No one in Ukraine, up to and including President Zelensky, has ever hidden their hopes that Putin might soon be gone. But would anyone other than Putin – still less someone new to, or anxious about his hold on, power – be in a position to change Russia’s trajectory in the war? Would a successor to Putin necessarily want peace, at least in the first instance? Might they rather feel that their own interests, and those of Russia, were better served by a more determined pursuit of the war?
Putin has so far ridden the tiger of Russian patriotism with reasonable success. It is hard to see anyone suddenly elevated to the presidency choosing at once to change course, still less offering what would be regarded as concessions, either to Ukraine and/or its Western supporters. Those hoping, even expecting, a more liberal Russia to spring forth in Putin’s wake, may be disappointed. Indeed, the opposite may be true.
Then again, there are questions about how resilient Russia itself might be, in the event of a sudden vacuum at the top. Some Western Kremlin watchers believe that, in the event of a military defeat, Russia could break up, as the USSR did before it. For some that is a fear, for others a hope. The same might be said of a Russia without Putin.

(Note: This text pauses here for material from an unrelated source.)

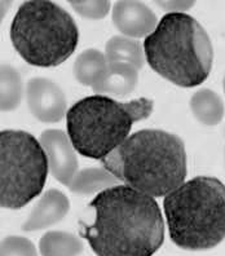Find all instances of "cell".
Returning a JSON list of instances; mask_svg holds the SVG:
<instances>
[{"mask_svg": "<svg viewBox=\"0 0 225 256\" xmlns=\"http://www.w3.org/2000/svg\"><path fill=\"white\" fill-rule=\"evenodd\" d=\"M79 222V233L97 256H153L164 242L156 200L127 185L100 192Z\"/></svg>", "mask_w": 225, "mask_h": 256, "instance_id": "1", "label": "cell"}, {"mask_svg": "<svg viewBox=\"0 0 225 256\" xmlns=\"http://www.w3.org/2000/svg\"><path fill=\"white\" fill-rule=\"evenodd\" d=\"M101 163L119 182L153 198L178 189L188 174L184 141L162 130L134 132Z\"/></svg>", "mask_w": 225, "mask_h": 256, "instance_id": "2", "label": "cell"}, {"mask_svg": "<svg viewBox=\"0 0 225 256\" xmlns=\"http://www.w3.org/2000/svg\"><path fill=\"white\" fill-rule=\"evenodd\" d=\"M156 74L182 88L202 84L212 70L214 47L204 28L186 13H167L144 40Z\"/></svg>", "mask_w": 225, "mask_h": 256, "instance_id": "3", "label": "cell"}, {"mask_svg": "<svg viewBox=\"0 0 225 256\" xmlns=\"http://www.w3.org/2000/svg\"><path fill=\"white\" fill-rule=\"evenodd\" d=\"M163 208L171 240L188 251L214 248L225 240V185L197 176L167 194Z\"/></svg>", "mask_w": 225, "mask_h": 256, "instance_id": "4", "label": "cell"}, {"mask_svg": "<svg viewBox=\"0 0 225 256\" xmlns=\"http://www.w3.org/2000/svg\"><path fill=\"white\" fill-rule=\"evenodd\" d=\"M154 110L152 98L120 102L104 94L75 102L66 114L68 136L80 156L102 160L130 138L132 126Z\"/></svg>", "mask_w": 225, "mask_h": 256, "instance_id": "5", "label": "cell"}, {"mask_svg": "<svg viewBox=\"0 0 225 256\" xmlns=\"http://www.w3.org/2000/svg\"><path fill=\"white\" fill-rule=\"evenodd\" d=\"M10 40L26 62L54 68L76 50L79 30L70 13L48 0L22 3L10 25Z\"/></svg>", "mask_w": 225, "mask_h": 256, "instance_id": "6", "label": "cell"}, {"mask_svg": "<svg viewBox=\"0 0 225 256\" xmlns=\"http://www.w3.org/2000/svg\"><path fill=\"white\" fill-rule=\"evenodd\" d=\"M47 154L32 134L16 130L0 132V203L18 210L32 202L47 182Z\"/></svg>", "mask_w": 225, "mask_h": 256, "instance_id": "7", "label": "cell"}, {"mask_svg": "<svg viewBox=\"0 0 225 256\" xmlns=\"http://www.w3.org/2000/svg\"><path fill=\"white\" fill-rule=\"evenodd\" d=\"M26 100L32 116L43 123H57L68 114L62 90L47 78H32L26 86Z\"/></svg>", "mask_w": 225, "mask_h": 256, "instance_id": "8", "label": "cell"}, {"mask_svg": "<svg viewBox=\"0 0 225 256\" xmlns=\"http://www.w3.org/2000/svg\"><path fill=\"white\" fill-rule=\"evenodd\" d=\"M40 144L47 154L52 176L69 188L78 174V158L69 136L61 130H46L40 134Z\"/></svg>", "mask_w": 225, "mask_h": 256, "instance_id": "9", "label": "cell"}, {"mask_svg": "<svg viewBox=\"0 0 225 256\" xmlns=\"http://www.w3.org/2000/svg\"><path fill=\"white\" fill-rule=\"evenodd\" d=\"M112 24L127 38L149 36L156 28V13L136 0H119L112 6Z\"/></svg>", "mask_w": 225, "mask_h": 256, "instance_id": "10", "label": "cell"}, {"mask_svg": "<svg viewBox=\"0 0 225 256\" xmlns=\"http://www.w3.org/2000/svg\"><path fill=\"white\" fill-rule=\"evenodd\" d=\"M69 210L70 202L66 194L57 189H50L38 200L28 219L22 225V230L35 232L50 228L61 222Z\"/></svg>", "mask_w": 225, "mask_h": 256, "instance_id": "11", "label": "cell"}, {"mask_svg": "<svg viewBox=\"0 0 225 256\" xmlns=\"http://www.w3.org/2000/svg\"><path fill=\"white\" fill-rule=\"evenodd\" d=\"M138 82V70L124 62H108L106 69L94 86L97 94L126 97L134 91Z\"/></svg>", "mask_w": 225, "mask_h": 256, "instance_id": "12", "label": "cell"}, {"mask_svg": "<svg viewBox=\"0 0 225 256\" xmlns=\"http://www.w3.org/2000/svg\"><path fill=\"white\" fill-rule=\"evenodd\" d=\"M189 105L196 119L204 126H218L224 118L225 106L222 97L208 88L196 92L190 97Z\"/></svg>", "mask_w": 225, "mask_h": 256, "instance_id": "13", "label": "cell"}, {"mask_svg": "<svg viewBox=\"0 0 225 256\" xmlns=\"http://www.w3.org/2000/svg\"><path fill=\"white\" fill-rule=\"evenodd\" d=\"M105 57L108 62H124L134 66L136 69H142L145 64L144 46L132 38L116 36L110 38L105 46Z\"/></svg>", "mask_w": 225, "mask_h": 256, "instance_id": "14", "label": "cell"}, {"mask_svg": "<svg viewBox=\"0 0 225 256\" xmlns=\"http://www.w3.org/2000/svg\"><path fill=\"white\" fill-rule=\"evenodd\" d=\"M119 180L106 168H84L79 171L69 185V189L79 196H90V194L104 192L109 188L116 186Z\"/></svg>", "mask_w": 225, "mask_h": 256, "instance_id": "15", "label": "cell"}, {"mask_svg": "<svg viewBox=\"0 0 225 256\" xmlns=\"http://www.w3.org/2000/svg\"><path fill=\"white\" fill-rule=\"evenodd\" d=\"M84 250L76 236L68 232H48L39 242L42 256H79Z\"/></svg>", "mask_w": 225, "mask_h": 256, "instance_id": "16", "label": "cell"}, {"mask_svg": "<svg viewBox=\"0 0 225 256\" xmlns=\"http://www.w3.org/2000/svg\"><path fill=\"white\" fill-rule=\"evenodd\" d=\"M108 66L105 54L97 50H86L74 62V76L83 86L94 87Z\"/></svg>", "mask_w": 225, "mask_h": 256, "instance_id": "17", "label": "cell"}, {"mask_svg": "<svg viewBox=\"0 0 225 256\" xmlns=\"http://www.w3.org/2000/svg\"><path fill=\"white\" fill-rule=\"evenodd\" d=\"M2 112H12L20 106L22 100V79L20 72L13 66L2 65Z\"/></svg>", "mask_w": 225, "mask_h": 256, "instance_id": "18", "label": "cell"}, {"mask_svg": "<svg viewBox=\"0 0 225 256\" xmlns=\"http://www.w3.org/2000/svg\"><path fill=\"white\" fill-rule=\"evenodd\" d=\"M70 6L82 17L88 20H102L110 10V3L105 0H78L70 2Z\"/></svg>", "mask_w": 225, "mask_h": 256, "instance_id": "19", "label": "cell"}, {"mask_svg": "<svg viewBox=\"0 0 225 256\" xmlns=\"http://www.w3.org/2000/svg\"><path fill=\"white\" fill-rule=\"evenodd\" d=\"M2 256H38V252L32 240L10 236L2 240Z\"/></svg>", "mask_w": 225, "mask_h": 256, "instance_id": "20", "label": "cell"}, {"mask_svg": "<svg viewBox=\"0 0 225 256\" xmlns=\"http://www.w3.org/2000/svg\"><path fill=\"white\" fill-rule=\"evenodd\" d=\"M160 10H166L168 13H184L185 10H190L196 4V2H178V0H170V2H156Z\"/></svg>", "mask_w": 225, "mask_h": 256, "instance_id": "21", "label": "cell"}, {"mask_svg": "<svg viewBox=\"0 0 225 256\" xmlns=\"http://www.w3.org/2000/svg\"><path fill=\"white\" fill-rule=\"evenodd\" d=\"M222 90H224V94H225V75H224V79H222Z\"/></svg>", "mask_w": 225, "mask_h": 256, "instance_id": "22", "label": "cell"}, {"mask_svg": "<svg viewBox=\"0 0 225 256\" xmlns=\"http://www.w3.org/2000/svg\"><path fill=\"white\" fill-rule=\"evenodd\" d=\"M224 160H225V148H224Z\"/></svg>", "mask_w": 225, "mask_h": 256, "instance_id": "23", "label": "cell"}]
</instances>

Personally, I doubt there will be much further fragmentation. Today’s Russia, it seems to me, exists within something like its natural borders, with only the frontiers of Ukraine still to be decided – probably by military force. But some sort of looser central control cannot be ruled out. For all Putin’s efforts, central power in post-Soviet Russia has never been strong. If some regional leaders were to exploit an absence of power in the Kremlin to wrest more power for themselves, might unrest then spill over into the Caucasus, Siberia, the Pacific and the borderlands with China?
And what of Russia’s international reach in the event of looser, or no, central control from Moscow? Or without such a seasoned and familiar figure as Putin at the top? For all Western efforts to isolate Russia after the invasion of Ukraine, Putin has lost relatively little influence or prestige in other parts of the world and has strengthened relations with China, India and parts of the Middle East. How far does Russia’s global weight, such as it is, depend on Putin, and how far does it rather reflect Russia’s sheer geographical size? We may soon see.
There have been times, including in the countries of the former Soviet Union, when a transfer of autocratic power was predicted as likely to prove complex or presage civil unrest, but actually turned out quite differently. Contrary to all expectations, the 2006 death of Turkmenistan’s dictator Saparmurat Niyazov, who styled himself Turkmen-bashi, was followed by an orderly transfer of power. In Azerbaijan, the long-serving Geydar Aliyev was succeeded in 2003 by his son shortly before he died.
In Russia, the most elegant outcome might be for Putin simply not to seek a new term in presidential elections scheduled for next March – although the war with Ukraine, if still going on, might well discourage a change of power. That would assume, however, that his state of health will give him the choice. And that, not for the first time, is unknown.